### Stated goal
Quote every one of the entries below word for word, and leave the pictures out of your answer.

### Data entries
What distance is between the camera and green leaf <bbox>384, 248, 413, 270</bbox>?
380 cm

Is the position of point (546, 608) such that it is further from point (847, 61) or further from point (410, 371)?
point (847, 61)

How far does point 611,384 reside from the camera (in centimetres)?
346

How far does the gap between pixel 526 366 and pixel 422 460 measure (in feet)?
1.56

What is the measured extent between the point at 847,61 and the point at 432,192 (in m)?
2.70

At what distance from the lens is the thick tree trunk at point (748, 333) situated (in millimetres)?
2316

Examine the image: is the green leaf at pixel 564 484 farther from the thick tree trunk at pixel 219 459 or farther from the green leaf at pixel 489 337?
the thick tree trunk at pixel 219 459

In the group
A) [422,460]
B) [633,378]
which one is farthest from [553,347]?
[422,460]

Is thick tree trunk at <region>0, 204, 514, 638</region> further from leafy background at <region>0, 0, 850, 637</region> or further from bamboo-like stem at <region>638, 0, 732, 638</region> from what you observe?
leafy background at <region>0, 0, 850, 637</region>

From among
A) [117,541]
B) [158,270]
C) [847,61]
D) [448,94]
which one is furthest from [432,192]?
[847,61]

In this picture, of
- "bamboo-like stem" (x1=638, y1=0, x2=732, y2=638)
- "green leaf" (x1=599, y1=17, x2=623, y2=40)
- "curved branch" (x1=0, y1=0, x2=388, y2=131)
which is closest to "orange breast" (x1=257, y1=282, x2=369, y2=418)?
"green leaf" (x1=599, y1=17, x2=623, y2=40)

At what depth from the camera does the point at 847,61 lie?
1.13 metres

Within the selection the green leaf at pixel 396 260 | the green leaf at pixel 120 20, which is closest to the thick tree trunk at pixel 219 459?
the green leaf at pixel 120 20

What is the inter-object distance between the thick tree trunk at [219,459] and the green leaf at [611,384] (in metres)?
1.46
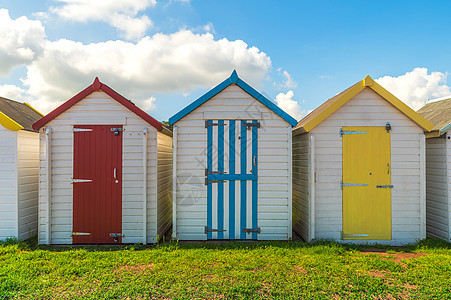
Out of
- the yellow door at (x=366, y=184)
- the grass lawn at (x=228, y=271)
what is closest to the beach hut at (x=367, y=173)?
the yellow door at (x=366, y=184)

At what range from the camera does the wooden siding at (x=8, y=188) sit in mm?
5793

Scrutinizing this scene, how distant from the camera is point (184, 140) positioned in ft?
18.8

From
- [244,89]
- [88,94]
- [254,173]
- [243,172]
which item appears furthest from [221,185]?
[88,94]

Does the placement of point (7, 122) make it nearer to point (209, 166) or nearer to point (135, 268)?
point (135, 268)

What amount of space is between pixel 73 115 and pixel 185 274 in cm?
410

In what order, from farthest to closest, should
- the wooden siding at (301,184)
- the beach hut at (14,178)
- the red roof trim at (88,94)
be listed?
1. the wooden siding at (301,184)
2. the beach hut at (14,178)
3. the red roof trim at (88,94)

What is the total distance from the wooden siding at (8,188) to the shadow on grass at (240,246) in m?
0.31

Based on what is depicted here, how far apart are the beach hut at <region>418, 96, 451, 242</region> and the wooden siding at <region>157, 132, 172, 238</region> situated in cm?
619

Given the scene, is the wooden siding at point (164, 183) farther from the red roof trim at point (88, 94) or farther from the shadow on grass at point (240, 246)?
the shadow on grass at point (240, 246)

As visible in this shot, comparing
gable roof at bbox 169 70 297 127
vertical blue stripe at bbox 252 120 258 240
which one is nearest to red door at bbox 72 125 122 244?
gable roof at bbox 169 70 297 127

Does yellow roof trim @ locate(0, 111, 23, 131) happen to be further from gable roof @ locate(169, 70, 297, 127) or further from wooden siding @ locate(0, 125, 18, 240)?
gable roof @ locate(169, 70, 297, 127)

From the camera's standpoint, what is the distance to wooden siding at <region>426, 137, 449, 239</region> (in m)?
5.94

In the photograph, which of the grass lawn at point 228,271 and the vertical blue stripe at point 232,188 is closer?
the grass lawn at point 228,271

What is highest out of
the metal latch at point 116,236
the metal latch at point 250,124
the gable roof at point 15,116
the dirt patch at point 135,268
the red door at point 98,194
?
the gable roof at point 15,116
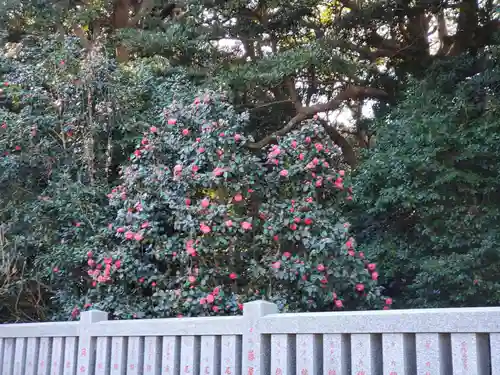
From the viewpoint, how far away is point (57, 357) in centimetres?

### The result
What distance is between the camera and green leaf <bbox>384, 248, 413, 270</bbox>?
380 cm

Is the position of point (546, 608) such that it is further from point (847, 61) or further from point (410, 371)?
point (847, 61)

How far does point 611,384 reside from the camera (in centimetres)?
346

How far does the gap between pixel 526 366 and pixel 422 460 measure (in feet)?
1.56

What is the measured extent between the point at 847,61 and the point at 432,192 (in m)?
2.70

At what distance from the lens is the thick tree trunk at point (748, 333) situated (in millimetres)?
2316

Examine the image: is the green leaf at pixel 564 484 farther from the thick tree trunk at pixel 219 459 or farther from the green leaf at pixel 489 337?
the thick tree trunk at pixel 219 459

In the group
A) [422,460]
B) [633,378]
which one is farthest from [553,347]?
[422,460]

Is thick tree trunk at <region>0, 204, 514, 638</region> further from leafy background at <region>0, 0, 850, 637</region> or further from bamboo-like stem at <region>638, 0, 732, 638</region> from what you observe?
leafy background at <region>0, 0, 850, 637</region>

From among
A) [117,541]
B) [158,270]
C) [847,61]
D) [448,94]
which one is furthest from [432,192]?
[847,61]

In this picture, of
- "bamboo-like stem" (x1=638, y1=0, x2=732, y2=638)
- "green leaf" (x1=599, y1=17, x2=623, y2=40)
- "curved branch" (x1=0, y1=0, x2=388, y2=131)
which is closest to "orange breast" (x1=257, y1=282, x2=369, y2=418)?
"green leaf" (x1=599, y1=17, x2=623, y2=40)

At what depth from the camera does the point at 847,61 lie?
1.13 metres

Within the selection the green leaf at pixel 396 260 | the green leaf at pixel 120 20, which is closest to the thick tree trunk at pixel 219 459?
the green leaf at pixel 120 20

What is the inter-object distance between the thick tree trunk at [219,459] and the green leaf at [611,384] (in metres)?
1.46
Out of
- the yellow door at (x=366, y=184)
- the grass lawn at (x=228, y=271)
what is closest to the beach hut at (x=367, y=173)?
the yellow door at (x=366, y=184)

At what range from the camera does the wooden siding at (x=8, y=188) sit in mm?
5793

Scrutinizing this scene, how distant from the camera is point (184, 140) positioned in ft?
18.8

From
- [244,89]
- [88,94]
- [254,173]
- [243,172]
which item appears furthest from [221,185]?
[88,94]

Does the placement of point (7, 122) make it nearer to point (209, 166) or nearer to point (135, 268)?
point (135, 268)

What amount of space is between pixel 73 115 and pixel 185 274 in cm?
410

In what order, from farthest to closest, should
- the wooden siding at (301,184)
- the beach hut at (14,178)
- the red roof trim at (88,94)
be listed?
1. the wooden siding at (301,184)
2. the beach hut at (14,178)
3. the red roof trim at (88,94)

What is the total distance from the wooden siding at (8,188) to the shadow on grass at (240,246) in m?
0.31

Based on what is depicted here, how far apart are the beach hut at <region>418, 96, 451, 242</region> and the wooden siding at <region>157, 132, 172, 238</region> situated in cm?
619

Given the scene, is the wooden siding at point (164, 183) farther from the red roof trim at point (88, 94) or farther from the shadow on grass at point (240, 246)?
the shadow on grass at point (240, 246)

As visible in this shot, comparing
gable roof at bbox 169 70 297 127
vertical blue stripe at bbox 252 120 258 240
which one is nearest to red door at bbox 72 125 122 244?
gable roof at bbox 169 70 297 127

Does yellow roof trim @ locate(0, 111, 23, 131) happen to be further from gable roof @ locate(169, 70, 297, 127) or further from wooden siding @ locate(0, 125, 18, 240)?
gable roof @ locate(169, 70, 297, 127)

From the camera's standpoint, what is the distance to wooden siding at <region>426, 137, 449, 239</region> (in m)?
5.94

In the photograph, which of the grass lawn at point 228,271 and the vertical blue stripe at point 232,188 is closer?
the grass lawn at point 228,271

What is highest out of
the metal latch at point 116,236
the metal latch at point 250,124
the gable roof at point 15,116
the dirt patch at point 135,268
the red door at point 98,194
?
the gable roof at point 15,116
From the viewpoint, how far away is point (57, 357) in centimetres?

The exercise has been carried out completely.